Filmaço com Chadwick Boseman é tesouro inestimável na Netflix David Lee / Netflix

Filmaço com Chadwick Boseman é tesouro inestimável na Netflix

Dirigido por Spike Lee, “Destacamento Blood” foi lançado em 2020. Coincidência ou não, foi justamente quando explodia as manifestações por conta da morte de George Floyd, asfixiado por um policial nos Estados Unidos. O longa-metragem que mistura em seu caldeirão elementos de guerra, comédia, aventura e drama dividiu opiniões. Há muitos anos, Spike Lee faz uma campanha em defesa da história, dos direitos e da cultura negra. Nos Estados Unidos, sua obra “Faça a Coisa Certa”, da década de 1980, alavancou sua carreira e o transformou em um símbolo de resistência. Aqui, no Brasil, “Infiltrado na Klan” é sua maior referência cinematográfica para o grande público.

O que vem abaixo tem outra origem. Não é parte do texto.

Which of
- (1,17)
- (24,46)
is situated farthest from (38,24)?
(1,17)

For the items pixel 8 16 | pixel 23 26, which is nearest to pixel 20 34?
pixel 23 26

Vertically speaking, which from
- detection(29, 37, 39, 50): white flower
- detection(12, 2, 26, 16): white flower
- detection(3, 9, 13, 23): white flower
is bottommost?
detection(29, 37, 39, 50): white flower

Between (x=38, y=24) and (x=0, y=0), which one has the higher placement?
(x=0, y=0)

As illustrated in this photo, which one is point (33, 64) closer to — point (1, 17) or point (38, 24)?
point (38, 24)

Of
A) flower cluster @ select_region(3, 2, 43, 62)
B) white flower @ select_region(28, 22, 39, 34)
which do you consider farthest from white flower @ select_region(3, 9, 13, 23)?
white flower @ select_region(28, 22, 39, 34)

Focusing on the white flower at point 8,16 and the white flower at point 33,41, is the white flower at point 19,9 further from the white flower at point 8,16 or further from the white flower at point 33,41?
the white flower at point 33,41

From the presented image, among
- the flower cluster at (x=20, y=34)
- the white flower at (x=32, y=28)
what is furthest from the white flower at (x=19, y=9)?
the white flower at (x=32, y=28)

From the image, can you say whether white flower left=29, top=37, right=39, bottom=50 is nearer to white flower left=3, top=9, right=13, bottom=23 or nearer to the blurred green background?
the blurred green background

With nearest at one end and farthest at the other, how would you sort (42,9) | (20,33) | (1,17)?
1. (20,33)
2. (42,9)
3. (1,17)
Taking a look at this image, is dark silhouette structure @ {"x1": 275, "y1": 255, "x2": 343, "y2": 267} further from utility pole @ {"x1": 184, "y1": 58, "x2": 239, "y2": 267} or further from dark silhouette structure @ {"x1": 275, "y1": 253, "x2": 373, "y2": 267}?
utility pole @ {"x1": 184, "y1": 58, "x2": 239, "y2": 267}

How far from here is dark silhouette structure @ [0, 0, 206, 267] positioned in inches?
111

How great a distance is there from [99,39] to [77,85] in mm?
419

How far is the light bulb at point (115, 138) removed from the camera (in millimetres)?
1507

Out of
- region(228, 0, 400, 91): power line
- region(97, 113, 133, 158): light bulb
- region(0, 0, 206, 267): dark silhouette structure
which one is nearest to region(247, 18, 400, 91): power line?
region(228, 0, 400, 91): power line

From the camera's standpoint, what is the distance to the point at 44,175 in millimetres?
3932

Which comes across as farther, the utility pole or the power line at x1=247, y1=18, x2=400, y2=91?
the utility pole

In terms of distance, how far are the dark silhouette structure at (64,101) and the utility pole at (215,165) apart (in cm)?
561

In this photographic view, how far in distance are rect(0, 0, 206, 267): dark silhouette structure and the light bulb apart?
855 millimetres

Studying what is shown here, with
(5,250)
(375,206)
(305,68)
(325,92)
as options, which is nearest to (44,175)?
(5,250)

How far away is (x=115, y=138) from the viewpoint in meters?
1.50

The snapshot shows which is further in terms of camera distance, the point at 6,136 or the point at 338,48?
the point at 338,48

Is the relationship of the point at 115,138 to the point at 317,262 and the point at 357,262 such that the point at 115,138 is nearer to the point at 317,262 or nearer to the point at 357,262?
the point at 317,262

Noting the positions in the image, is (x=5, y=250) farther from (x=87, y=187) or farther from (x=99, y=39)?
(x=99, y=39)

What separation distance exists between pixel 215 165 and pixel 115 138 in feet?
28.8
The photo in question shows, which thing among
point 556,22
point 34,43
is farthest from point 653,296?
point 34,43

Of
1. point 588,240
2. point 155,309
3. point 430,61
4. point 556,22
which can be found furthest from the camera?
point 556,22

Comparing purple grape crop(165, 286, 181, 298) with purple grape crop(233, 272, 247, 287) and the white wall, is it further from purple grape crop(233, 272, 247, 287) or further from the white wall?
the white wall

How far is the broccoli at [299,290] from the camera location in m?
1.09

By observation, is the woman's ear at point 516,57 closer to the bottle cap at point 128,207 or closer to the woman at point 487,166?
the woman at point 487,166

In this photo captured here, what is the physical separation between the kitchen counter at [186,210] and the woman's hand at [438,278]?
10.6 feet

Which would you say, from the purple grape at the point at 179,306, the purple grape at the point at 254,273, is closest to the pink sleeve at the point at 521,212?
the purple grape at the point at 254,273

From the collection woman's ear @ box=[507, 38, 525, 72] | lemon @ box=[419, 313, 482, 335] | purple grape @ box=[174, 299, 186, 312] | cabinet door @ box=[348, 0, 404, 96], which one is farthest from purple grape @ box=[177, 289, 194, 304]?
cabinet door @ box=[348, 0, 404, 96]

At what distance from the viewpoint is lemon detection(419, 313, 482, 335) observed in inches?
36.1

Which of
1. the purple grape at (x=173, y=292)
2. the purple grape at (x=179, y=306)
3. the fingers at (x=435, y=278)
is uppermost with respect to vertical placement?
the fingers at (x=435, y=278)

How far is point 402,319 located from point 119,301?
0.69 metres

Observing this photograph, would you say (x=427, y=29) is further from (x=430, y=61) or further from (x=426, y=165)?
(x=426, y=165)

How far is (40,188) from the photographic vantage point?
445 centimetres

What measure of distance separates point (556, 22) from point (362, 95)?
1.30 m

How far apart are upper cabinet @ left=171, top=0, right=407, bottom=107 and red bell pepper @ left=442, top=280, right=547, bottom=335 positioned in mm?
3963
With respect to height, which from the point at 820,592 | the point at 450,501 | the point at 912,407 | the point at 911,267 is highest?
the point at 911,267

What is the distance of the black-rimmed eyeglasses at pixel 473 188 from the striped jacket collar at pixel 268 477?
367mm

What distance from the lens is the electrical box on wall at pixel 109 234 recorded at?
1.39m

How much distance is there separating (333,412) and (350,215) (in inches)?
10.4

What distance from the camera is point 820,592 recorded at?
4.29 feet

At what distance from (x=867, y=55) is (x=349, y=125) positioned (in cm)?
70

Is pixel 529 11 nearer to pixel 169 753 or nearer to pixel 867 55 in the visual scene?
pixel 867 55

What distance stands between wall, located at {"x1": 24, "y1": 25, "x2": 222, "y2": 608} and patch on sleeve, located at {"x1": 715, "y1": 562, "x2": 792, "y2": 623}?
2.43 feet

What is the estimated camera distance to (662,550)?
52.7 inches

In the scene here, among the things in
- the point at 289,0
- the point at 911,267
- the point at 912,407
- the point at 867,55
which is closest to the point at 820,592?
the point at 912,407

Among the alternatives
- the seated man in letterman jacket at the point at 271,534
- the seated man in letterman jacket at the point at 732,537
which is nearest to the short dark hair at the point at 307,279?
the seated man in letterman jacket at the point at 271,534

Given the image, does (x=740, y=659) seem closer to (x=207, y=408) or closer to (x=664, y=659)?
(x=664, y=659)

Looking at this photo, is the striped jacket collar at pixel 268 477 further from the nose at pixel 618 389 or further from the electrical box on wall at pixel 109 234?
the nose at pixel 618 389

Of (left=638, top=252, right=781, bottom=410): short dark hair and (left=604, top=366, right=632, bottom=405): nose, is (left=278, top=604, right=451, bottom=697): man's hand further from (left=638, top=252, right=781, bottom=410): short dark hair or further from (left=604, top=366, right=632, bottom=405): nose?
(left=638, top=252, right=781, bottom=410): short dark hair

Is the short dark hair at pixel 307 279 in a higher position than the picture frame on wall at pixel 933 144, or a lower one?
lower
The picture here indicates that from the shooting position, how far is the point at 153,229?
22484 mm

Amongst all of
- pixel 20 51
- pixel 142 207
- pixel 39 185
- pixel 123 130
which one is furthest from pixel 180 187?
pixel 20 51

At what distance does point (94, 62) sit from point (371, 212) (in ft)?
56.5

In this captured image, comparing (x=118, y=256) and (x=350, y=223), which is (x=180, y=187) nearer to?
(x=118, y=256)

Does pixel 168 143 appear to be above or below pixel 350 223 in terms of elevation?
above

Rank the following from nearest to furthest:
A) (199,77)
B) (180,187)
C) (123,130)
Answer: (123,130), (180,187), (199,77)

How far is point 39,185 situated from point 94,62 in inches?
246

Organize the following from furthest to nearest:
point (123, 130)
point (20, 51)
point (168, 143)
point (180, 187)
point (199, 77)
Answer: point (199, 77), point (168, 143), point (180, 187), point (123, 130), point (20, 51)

O filme gira em torno de quatro amigos veteranos da Guerra do Vietnã, Paul (Delroy Lindo), Otis (Clarke Peters), Eddie (Norm Lewis) e Melvin (Isiah Whitlock Jr.), que retornam ao país de seus traumas com a desculpa de buscar os restos mortais de Norm (Chadwick Boseman), um quinto companheiro que teria morrido ainda durante a guerra. Então, temos alguns flashbacks que mostram que Norm era o líder do grupo, um soldado como nenhum outro e aquele que ensinou os amigos sobre a história dos afro-americanos quando sua comunidade enfrentava uma intensa tentativa de apagamento de suas origens. “Ele era o nosso Martin Luther King e nosso Malcom X. Ele era Mohammed Ali”, afirma o quarteto sobre o falecido. 

Spike Lee usa um artifício comum de seus filmes, que é sua didática específica para narrar eventos históricos usando muitas referências documentais, filmagens, fotos antigas, manchetes de jornais, dentre outros. Lee costura críticas à Guerra do Vietnã e sobre como o governo americano usou sua população masculina negra para lutar uma guerra que não a pertencia, idealizada por brancos, enquanto dentro do próprio país, eles desprezavam e massacravam seus negros. E até aí, o Spike Lee acerta em cheio em defender sua comunidade, criticar a guerra, fazer referências sarcásticas e afiadas ao ex-presidente Donald Trump e contar a história do quinteto de amigos de forma heroica e romantizada, porque dificilmente negros são heróis de grandes produções hollywoodianas de guerra. Você conhece algum?

No desenrolar do filme, somos revelados que a aventura do quarteto não é meramente uma busca pelos restos mortais de Norm, mas uma caçada a um tesouro que eles haviam encontrado em 1971, quando um avião americano carregado de toneladas de ouro destinados a gratificar sul-vietnamitas por seu apoio na guerra caiu. Após encontrarem as barras preciosas, os amigos as esconderam no meio da selva, em um local estratégico, obstinados a retornar para recuperar o tesouro.

E é quando a história se torna mais contemporânea que Lee erra em seu enredo e é muito criticado. O cineasta retrata os vietnamitas, atualmente, não mais como os injustiçados pela sanguinária intromissão americana na guerra. Eles são seres caricatos, rancorosos e constantemente ridicularizados. Para muitos, Lee foi extremamente hipócrita em defender sua comunidade às custas de diminuir outra cultura, que já é alvo de preconceitos.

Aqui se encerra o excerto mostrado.